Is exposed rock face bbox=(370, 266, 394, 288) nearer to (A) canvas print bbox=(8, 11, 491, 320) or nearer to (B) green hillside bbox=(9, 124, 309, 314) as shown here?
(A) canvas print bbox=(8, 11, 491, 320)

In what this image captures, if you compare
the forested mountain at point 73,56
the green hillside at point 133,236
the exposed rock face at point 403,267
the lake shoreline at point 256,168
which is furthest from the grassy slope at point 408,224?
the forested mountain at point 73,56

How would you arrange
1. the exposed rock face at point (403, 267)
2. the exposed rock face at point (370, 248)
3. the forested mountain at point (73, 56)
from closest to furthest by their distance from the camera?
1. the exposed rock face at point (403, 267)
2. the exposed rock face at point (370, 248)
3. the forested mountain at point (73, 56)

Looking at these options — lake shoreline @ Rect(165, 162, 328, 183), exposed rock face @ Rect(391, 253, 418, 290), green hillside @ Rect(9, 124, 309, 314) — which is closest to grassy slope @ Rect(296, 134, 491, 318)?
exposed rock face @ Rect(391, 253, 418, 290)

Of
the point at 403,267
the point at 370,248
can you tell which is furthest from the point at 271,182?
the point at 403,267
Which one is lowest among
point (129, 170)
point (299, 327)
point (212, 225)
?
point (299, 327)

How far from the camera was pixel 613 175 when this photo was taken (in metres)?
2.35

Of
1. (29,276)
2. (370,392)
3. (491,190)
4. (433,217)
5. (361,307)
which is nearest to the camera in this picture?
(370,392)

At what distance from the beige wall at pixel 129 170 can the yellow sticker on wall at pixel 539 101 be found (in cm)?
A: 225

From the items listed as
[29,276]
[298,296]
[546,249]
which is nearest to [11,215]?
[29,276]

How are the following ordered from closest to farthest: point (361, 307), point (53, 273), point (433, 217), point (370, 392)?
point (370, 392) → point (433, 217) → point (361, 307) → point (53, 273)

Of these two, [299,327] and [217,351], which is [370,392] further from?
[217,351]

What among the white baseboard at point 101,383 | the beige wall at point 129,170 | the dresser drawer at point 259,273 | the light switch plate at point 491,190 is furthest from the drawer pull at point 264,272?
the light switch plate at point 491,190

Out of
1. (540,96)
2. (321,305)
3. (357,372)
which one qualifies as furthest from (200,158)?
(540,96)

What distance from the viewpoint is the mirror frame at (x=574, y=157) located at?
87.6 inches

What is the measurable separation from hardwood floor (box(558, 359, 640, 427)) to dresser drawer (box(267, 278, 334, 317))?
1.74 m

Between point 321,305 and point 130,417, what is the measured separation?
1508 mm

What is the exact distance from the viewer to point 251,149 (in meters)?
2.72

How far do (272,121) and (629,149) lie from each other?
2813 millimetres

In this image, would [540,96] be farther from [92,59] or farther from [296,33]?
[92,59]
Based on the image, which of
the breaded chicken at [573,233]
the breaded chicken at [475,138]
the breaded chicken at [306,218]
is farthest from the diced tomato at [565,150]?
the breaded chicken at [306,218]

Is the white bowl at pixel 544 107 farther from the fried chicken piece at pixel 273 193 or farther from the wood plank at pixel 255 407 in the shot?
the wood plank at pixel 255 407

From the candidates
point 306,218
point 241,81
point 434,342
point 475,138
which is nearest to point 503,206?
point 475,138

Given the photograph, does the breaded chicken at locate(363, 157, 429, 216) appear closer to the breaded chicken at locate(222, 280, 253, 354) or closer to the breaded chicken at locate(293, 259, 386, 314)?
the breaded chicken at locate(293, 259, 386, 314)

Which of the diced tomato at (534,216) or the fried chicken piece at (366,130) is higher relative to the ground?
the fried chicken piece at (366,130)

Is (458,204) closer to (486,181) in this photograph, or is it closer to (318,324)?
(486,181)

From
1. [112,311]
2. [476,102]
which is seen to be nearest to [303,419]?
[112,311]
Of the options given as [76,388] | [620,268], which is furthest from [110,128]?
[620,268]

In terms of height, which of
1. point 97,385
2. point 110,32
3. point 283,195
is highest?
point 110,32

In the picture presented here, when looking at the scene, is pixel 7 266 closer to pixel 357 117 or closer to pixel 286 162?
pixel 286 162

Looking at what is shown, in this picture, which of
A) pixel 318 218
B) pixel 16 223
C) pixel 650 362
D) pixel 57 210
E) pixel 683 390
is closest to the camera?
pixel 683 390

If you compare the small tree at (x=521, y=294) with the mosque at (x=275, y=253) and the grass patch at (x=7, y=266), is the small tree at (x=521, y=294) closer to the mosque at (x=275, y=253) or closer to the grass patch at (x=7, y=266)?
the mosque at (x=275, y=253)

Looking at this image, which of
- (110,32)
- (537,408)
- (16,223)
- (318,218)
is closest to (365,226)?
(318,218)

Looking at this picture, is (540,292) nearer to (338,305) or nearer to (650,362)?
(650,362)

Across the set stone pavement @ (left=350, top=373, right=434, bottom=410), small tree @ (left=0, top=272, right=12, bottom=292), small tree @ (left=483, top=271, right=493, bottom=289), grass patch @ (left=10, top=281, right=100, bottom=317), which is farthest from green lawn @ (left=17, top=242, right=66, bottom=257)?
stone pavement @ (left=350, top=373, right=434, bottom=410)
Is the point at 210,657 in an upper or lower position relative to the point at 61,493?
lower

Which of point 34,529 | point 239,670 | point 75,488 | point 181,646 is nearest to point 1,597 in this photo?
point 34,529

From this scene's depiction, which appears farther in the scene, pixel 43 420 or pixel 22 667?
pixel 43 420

• EXERCISE DETAILS: Extract verbatim the lines of the listing that begin at the line containing "If you compare the" and run through the final line of the listing, both included.

• TASK SOLUTION:
If you compare the small tree at (x=521, y=294) with the mosque at (x=275, y=253) and the grass patch at (x=7, y=266), is the small tree at (x=521, y=294) closer to the mosque at (x=275, y=253) or closer to the grass patch at (x=7, y=266)?
the mosque at (x=275, y=253)

Looking at this image, which of
- (110,32)
- (537,408)
- (16,223)
- (318,218)
is closest to (365,226)?
(318,218)

Looking at this picture, is (540,292) nearer to (338,305) or nearer to (650,362)?
(650,362)

Across the set stone pavement @ (left=350, top=373, right=434, bottom=410), small tree @ (left=0, top=272, right=12, bottom=292), small tree @ (left=483, top=271, right=493, bottom=289), grass patch @ (left=10, top=281, right=100, bottom=317), which is farthest from green lawn @ (left=17, top=242, right=66, bottom=257)?
stone pavement @ (left=350, top=373, right=434, bottom=410)
Is the point at 210,657 in an upper or lower position relative to the point at 61,493?
lower

Which of point 34,529 | point 239,670 | point 75,488 | point 181,646 is nearest to point 1,597 in this photo?
point 34,529

From this scene's depiction, which appears farther in the scene, pixel 43 420 or pixel 22 667?
pixel 43 420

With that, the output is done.